Back in the 1990s, the vehicle of choice for the 75th Ranger Regiment was the RSOV. Produced by Land Rover, the Ranger Special Operations Vehicle met the criteria we needed in a wheeled vehicle. Helping us facilitate airfield seizures, the RSOV offered a team of Rangers rapid mobility.

The vehicle was quick and stealthy and used primarily for setting up blocking positions on major roads leading into an airfield.

Under its hood was a four-cylinder turbo diesel coupled to a manual transmission. As a “bike and Jeep” instructor, I spent most of the time teaching Rangers how to drive a stick. But it was the quiet engine and black paint scheme that allowed up to move around undetected.

A Ranger Special Operations Vehicle (RSOV)
A Ranger Special Operations Vehicle (RSOV). (Wikimedia Commons)

The ability to mount an M2 .50 Caliber machine gun or an Mk-19 40mm grenade launcher on the open turret gave the team a good standoff range. The open cockpit of the RSOV allowed every member to provide 360-degree security while underway.
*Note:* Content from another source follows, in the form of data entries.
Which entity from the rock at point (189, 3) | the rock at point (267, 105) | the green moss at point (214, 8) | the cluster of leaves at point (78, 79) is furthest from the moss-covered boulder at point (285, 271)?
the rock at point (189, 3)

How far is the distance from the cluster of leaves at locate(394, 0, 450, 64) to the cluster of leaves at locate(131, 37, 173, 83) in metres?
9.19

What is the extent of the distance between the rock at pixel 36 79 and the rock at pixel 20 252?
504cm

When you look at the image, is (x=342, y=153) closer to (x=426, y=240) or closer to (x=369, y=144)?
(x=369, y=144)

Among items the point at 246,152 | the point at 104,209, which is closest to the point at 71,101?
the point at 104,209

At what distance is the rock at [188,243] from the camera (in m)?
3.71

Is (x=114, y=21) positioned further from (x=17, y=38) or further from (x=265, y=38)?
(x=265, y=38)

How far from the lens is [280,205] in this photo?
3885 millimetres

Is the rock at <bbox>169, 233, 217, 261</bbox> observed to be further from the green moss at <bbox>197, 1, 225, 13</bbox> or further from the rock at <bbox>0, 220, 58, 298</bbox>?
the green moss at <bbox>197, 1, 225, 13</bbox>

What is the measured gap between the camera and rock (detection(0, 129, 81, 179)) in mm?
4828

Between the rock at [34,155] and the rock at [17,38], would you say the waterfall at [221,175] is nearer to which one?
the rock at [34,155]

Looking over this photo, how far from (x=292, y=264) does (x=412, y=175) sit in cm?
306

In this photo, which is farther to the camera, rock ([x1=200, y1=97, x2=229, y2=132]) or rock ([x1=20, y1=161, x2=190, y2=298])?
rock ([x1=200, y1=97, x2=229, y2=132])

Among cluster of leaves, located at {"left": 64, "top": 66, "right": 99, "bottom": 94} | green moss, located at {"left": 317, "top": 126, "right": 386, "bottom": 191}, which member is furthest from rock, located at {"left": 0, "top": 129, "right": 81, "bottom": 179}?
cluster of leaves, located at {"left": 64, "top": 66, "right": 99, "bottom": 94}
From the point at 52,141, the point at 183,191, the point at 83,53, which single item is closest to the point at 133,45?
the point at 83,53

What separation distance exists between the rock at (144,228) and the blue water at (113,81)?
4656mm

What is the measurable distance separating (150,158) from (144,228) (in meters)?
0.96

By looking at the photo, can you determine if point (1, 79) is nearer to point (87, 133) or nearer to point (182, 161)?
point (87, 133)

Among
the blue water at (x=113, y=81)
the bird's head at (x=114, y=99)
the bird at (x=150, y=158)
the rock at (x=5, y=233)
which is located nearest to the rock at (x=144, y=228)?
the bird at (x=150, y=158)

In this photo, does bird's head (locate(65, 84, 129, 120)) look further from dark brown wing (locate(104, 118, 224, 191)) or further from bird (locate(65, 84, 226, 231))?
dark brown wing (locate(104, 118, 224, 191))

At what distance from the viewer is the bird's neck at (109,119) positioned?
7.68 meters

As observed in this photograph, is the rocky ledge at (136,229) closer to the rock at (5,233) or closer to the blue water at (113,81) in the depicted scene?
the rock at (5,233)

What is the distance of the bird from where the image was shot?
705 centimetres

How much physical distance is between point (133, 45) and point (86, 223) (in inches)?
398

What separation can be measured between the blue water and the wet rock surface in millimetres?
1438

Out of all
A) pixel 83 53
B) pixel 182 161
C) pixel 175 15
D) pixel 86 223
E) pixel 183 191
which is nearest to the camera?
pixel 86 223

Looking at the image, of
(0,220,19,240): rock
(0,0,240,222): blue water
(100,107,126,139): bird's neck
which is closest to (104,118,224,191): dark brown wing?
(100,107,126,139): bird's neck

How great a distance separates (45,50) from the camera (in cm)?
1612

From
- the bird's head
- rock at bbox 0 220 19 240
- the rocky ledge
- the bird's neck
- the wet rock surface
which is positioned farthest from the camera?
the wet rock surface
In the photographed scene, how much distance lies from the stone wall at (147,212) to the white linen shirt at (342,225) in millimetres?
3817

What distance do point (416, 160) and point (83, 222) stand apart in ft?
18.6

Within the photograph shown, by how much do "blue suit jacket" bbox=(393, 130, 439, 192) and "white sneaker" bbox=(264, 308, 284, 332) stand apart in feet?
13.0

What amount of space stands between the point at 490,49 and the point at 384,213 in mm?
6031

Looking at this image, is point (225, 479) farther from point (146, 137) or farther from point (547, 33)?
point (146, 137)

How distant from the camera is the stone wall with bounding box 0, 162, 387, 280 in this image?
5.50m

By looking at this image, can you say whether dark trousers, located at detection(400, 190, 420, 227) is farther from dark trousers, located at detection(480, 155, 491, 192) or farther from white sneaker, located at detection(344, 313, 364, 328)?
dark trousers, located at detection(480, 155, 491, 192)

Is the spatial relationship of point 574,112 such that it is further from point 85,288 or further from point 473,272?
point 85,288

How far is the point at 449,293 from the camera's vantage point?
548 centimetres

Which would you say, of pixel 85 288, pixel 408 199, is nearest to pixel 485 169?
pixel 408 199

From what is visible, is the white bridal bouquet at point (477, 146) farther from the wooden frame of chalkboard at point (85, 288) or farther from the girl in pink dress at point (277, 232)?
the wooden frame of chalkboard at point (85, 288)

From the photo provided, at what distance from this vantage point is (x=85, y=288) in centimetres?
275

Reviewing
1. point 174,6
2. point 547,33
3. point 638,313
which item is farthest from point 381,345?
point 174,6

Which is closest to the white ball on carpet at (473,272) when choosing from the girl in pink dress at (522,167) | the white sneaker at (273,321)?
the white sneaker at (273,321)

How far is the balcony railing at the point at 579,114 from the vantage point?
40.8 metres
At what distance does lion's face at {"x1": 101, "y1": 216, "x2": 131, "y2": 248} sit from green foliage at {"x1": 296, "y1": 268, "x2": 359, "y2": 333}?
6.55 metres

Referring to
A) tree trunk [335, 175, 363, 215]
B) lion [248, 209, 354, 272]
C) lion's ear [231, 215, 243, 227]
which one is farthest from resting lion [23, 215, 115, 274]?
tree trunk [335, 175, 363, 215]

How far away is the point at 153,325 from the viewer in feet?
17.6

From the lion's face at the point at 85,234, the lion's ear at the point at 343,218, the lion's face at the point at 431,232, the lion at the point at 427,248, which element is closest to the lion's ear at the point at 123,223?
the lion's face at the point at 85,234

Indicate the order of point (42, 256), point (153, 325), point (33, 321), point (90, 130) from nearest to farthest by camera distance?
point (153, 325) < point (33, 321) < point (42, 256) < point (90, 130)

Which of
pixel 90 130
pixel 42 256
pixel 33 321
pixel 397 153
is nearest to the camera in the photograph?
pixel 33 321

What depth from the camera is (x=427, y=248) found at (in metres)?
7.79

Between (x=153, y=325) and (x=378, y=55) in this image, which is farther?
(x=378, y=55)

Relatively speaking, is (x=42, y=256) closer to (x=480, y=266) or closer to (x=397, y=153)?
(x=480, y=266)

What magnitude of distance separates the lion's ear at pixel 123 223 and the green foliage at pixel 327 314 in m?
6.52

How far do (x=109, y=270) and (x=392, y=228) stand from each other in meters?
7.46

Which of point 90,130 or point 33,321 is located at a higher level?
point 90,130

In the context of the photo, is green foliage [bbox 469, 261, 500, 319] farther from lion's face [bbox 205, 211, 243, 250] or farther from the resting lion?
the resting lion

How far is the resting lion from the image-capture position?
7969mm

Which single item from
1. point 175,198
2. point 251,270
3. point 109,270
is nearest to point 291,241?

Additionally, the TC, or right seater, had an M249 mounted on a swivel for that extra punch. Infrared headlights allowed us to drive full speed at night while using night vision goggles. Further, the RSOVs’ slender frame allowed the 75th Ranger Regiment to load these vehicles side by side on the C-141 and single file on the C-130.

Unfortunately, the modern battlespace is riddled with IEDs and the RSOV wouldn’t stand a chance. It had its place in time and I really enjoyed both driving and instructing in it. With the introduction of the wider C-17, up-armored HMVEEs have become transportable and offer the protection soldiers need in the current environment.